TEXT BLOCK:
╔══
There’s a classic New Yorker cartoon from years ago in which a man is sitting at his desk. His head has been sliced right off. But it’s been done so quickly and cleanly that the severed head is still resting there right on the stump of his neck. In fact, it’s all been so quick and so clean that the guy himself doesn’t even realize anything is wrong — because he hasn’t tried to move yet. When he does … well, you get the idea.

In The New Yorker’s formulation, I’ll admit, it was a bit funnier and a touch less grizzly than in mine. But we had a demonstration of the same principle playing out on Tuesday in the nation’s capital.

Before getting to the pomp and circumstance of the State of the Union, let’s look at the long-awaited beginning of the I. Lewis “Scooter” Libby perjury and obstruction trial. A lot of charges got thrown around in the opening statements — most of which aficionados of the story have heard before. The key, though, wasn’t a newly asserted fact but an unexpected claim — Libby’s lawyers charge that his client was scapegoated by the White House in an effort to protect presidential adviser Karl Rove.
╚══
REQUIRED WORK:
1. In the commentary on the Libby trial, why doesn't the man in the cartoon realize anything is wrong?
2. Continue the commentary on the Libby trial and the State of the Union from the point where it stops.

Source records
╔══
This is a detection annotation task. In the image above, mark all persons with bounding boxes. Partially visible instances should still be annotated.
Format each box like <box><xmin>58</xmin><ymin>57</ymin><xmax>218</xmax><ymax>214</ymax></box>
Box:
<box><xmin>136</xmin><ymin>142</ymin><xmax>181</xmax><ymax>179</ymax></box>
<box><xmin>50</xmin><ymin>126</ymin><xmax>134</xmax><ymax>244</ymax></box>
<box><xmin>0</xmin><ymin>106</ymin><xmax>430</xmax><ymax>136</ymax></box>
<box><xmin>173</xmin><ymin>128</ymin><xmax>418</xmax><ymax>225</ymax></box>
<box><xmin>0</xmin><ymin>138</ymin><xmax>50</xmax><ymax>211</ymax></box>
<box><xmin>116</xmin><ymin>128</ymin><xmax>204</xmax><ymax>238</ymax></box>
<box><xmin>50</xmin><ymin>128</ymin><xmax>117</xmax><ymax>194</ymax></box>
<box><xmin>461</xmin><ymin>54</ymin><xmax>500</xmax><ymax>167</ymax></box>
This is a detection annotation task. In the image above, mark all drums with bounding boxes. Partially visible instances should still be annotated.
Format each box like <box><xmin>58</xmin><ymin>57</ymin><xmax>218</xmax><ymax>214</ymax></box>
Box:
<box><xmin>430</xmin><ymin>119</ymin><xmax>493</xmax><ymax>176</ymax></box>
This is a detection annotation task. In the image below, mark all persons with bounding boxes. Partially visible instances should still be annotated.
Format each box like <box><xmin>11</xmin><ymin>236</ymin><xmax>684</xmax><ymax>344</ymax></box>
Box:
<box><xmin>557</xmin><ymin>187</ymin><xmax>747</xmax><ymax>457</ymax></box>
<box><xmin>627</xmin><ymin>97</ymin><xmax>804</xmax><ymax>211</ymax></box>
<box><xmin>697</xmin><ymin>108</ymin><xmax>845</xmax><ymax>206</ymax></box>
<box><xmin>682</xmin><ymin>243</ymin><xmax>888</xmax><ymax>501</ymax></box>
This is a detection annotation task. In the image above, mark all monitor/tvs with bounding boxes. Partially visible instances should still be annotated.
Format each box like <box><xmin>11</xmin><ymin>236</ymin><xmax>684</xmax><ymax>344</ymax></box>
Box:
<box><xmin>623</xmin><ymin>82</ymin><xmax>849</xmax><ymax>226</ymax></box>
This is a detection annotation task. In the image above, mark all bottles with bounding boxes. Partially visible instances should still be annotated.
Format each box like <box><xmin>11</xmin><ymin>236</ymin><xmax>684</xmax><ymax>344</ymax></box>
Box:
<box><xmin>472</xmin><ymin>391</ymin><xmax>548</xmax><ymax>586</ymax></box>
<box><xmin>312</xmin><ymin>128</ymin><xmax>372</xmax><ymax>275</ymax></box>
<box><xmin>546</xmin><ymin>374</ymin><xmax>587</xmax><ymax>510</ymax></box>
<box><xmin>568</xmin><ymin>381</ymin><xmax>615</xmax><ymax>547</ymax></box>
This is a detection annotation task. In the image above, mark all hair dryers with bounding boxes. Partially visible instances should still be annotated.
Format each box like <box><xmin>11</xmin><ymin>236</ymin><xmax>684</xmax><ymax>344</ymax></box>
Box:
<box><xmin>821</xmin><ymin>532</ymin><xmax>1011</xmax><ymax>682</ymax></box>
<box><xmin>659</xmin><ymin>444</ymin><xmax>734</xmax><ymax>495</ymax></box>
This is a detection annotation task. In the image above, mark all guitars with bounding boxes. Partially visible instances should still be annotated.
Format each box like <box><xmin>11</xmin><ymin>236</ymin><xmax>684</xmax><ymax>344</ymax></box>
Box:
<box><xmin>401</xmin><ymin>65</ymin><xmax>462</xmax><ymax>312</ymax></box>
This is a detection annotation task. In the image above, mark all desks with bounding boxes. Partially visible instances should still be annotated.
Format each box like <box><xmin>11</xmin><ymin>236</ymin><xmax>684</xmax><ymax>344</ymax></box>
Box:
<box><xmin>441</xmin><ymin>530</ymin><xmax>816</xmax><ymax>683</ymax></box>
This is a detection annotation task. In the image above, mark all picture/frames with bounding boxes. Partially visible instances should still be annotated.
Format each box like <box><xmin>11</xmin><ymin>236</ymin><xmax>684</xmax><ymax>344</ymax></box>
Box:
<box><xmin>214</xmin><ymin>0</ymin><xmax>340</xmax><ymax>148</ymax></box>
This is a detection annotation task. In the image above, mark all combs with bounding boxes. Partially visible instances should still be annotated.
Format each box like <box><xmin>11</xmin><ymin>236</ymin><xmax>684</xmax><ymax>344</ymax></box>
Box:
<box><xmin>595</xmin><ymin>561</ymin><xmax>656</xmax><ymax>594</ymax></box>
╚══
RESPONSES:
1. He hasn't tried to move yet.

2.
Narrowly speaking, Rove can be guilty as sin and that doesn’t make Libby any less guilty of perjury and obstruction. Libby can be taking the fall, too, for other guiltier parties at the White House. But that isn’t inconsistent with Libby’s being guilty of the crimes for which he was indicted.

What Libby’s legal team must be angling for is a politically tinged jury nullification: getting the jury to look beyond the charges themselves and acquit Libby because they don’t believe he’s the guilty party who should really be on the docket for the larger crime that occurred.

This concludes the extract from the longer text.